Problem to work on.
Taking the line with "phylum: Chordata" as the start, reproduce every line until the records end, exactly and with nothing added.

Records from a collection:
· · ·

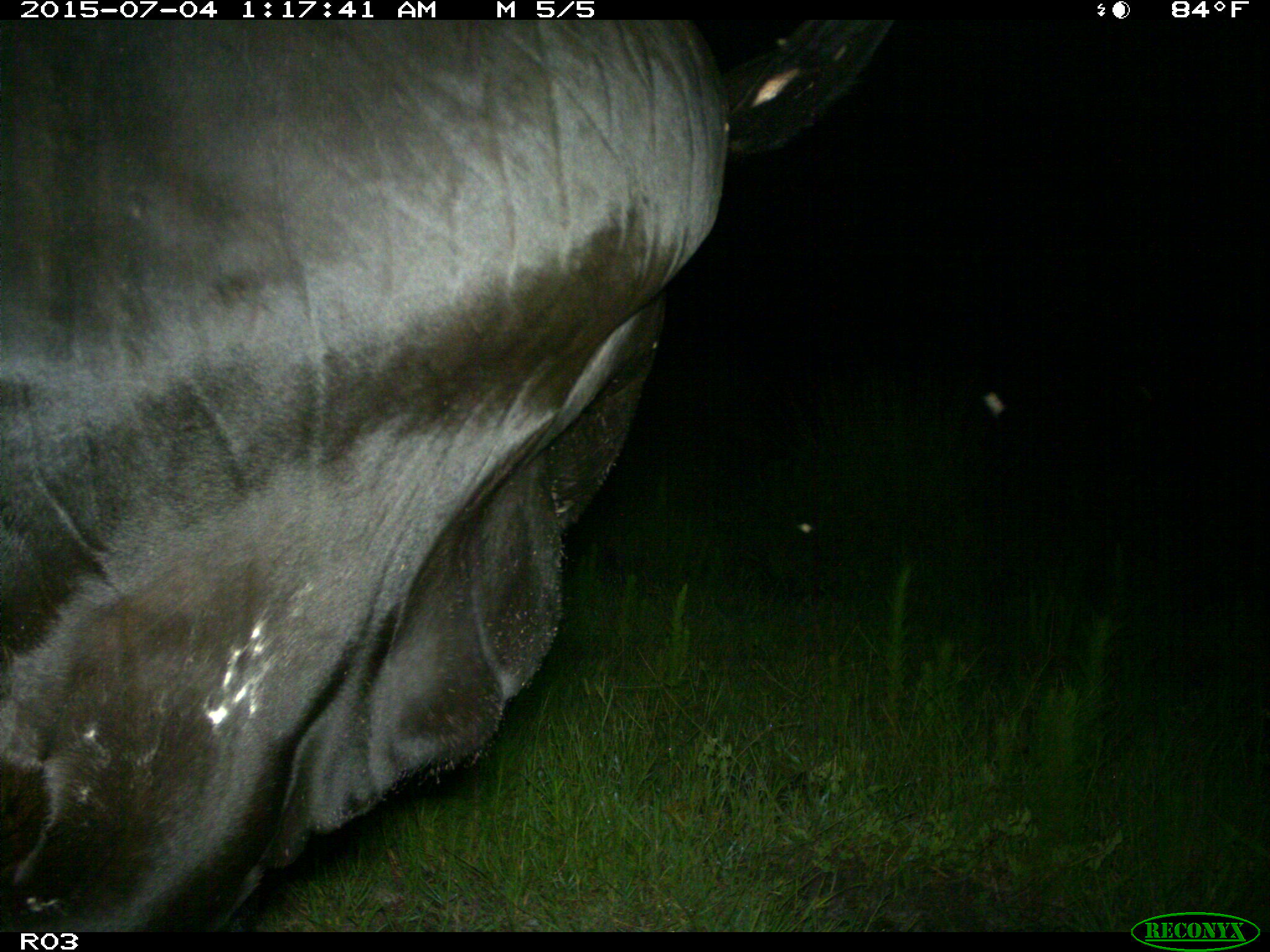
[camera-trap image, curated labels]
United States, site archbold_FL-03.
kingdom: Animalia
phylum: Chordata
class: Mammalia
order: Artiodactyla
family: Bovidae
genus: Bos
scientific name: Bos taurus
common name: domestic cow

· · ·

Result of the task.
phylum: Chordata
class: Mammalia
order: Artiodactyla
family: Bovidae
genus: Bos
scientific name: Bos taurus
common name: domestic cow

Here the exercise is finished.